23. Diterima?

922 57 0
                                    

Bismillahirrahmanirrahim...

Assalamualaikum! Halo semuanya!

Apa kabar?

Kita sdh sampai di part 23, semoga betah, yaa!

Love u all 🫶🏻🤍🍦🎀🌷💐🥨

Happy Reading ❤️

Aku gugup, benar-benar segugup itu kala Isya mulai datang dan Ayahnya mulai menjelaskan maksudku.

"Niat baik yang di maksud itu ... lamar aku?" Pertanyaan dari Isya itu membuatku tertegun sejenak. Gadis tersebut bertanya usai Ayahnya mengutarakan maksudku.

"Iya." Refleks, aku menjawab, membuatku ingin menepuk pelan mulutku tetapi ku urungkan. Aku masih dengan posisi menundukkan pandanganku, tidak menatap Isya, takut zina mata.

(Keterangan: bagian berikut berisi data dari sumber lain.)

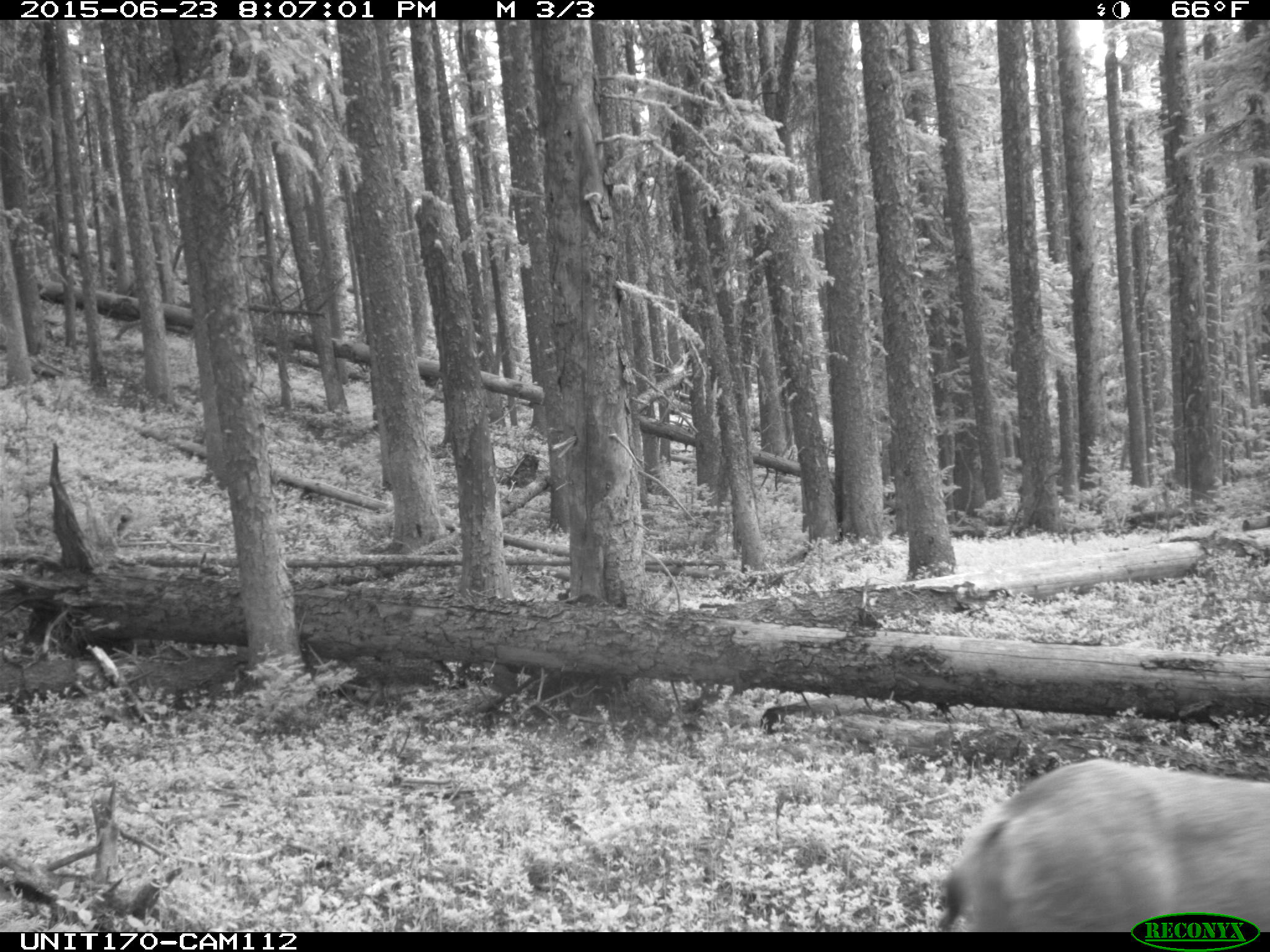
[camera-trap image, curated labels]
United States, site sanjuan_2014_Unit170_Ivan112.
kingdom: Animalia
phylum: Chordata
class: Mammalia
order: Artiodactyla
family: Cervidae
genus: Odocoileus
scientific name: Odocoileus hemionus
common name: mule deer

"Jadi gimana, kak? Kakak enggak terima atau enggak? Kalau kakak terima, besok Insya Allah habis Dzuhur Ashar bawa keluarganya ke sini untuk mendiskusikan lebih lanjut tentang kalian." Ayah Isya kembali berucap, bertanya putrinya setelah Isya diam cukup lama.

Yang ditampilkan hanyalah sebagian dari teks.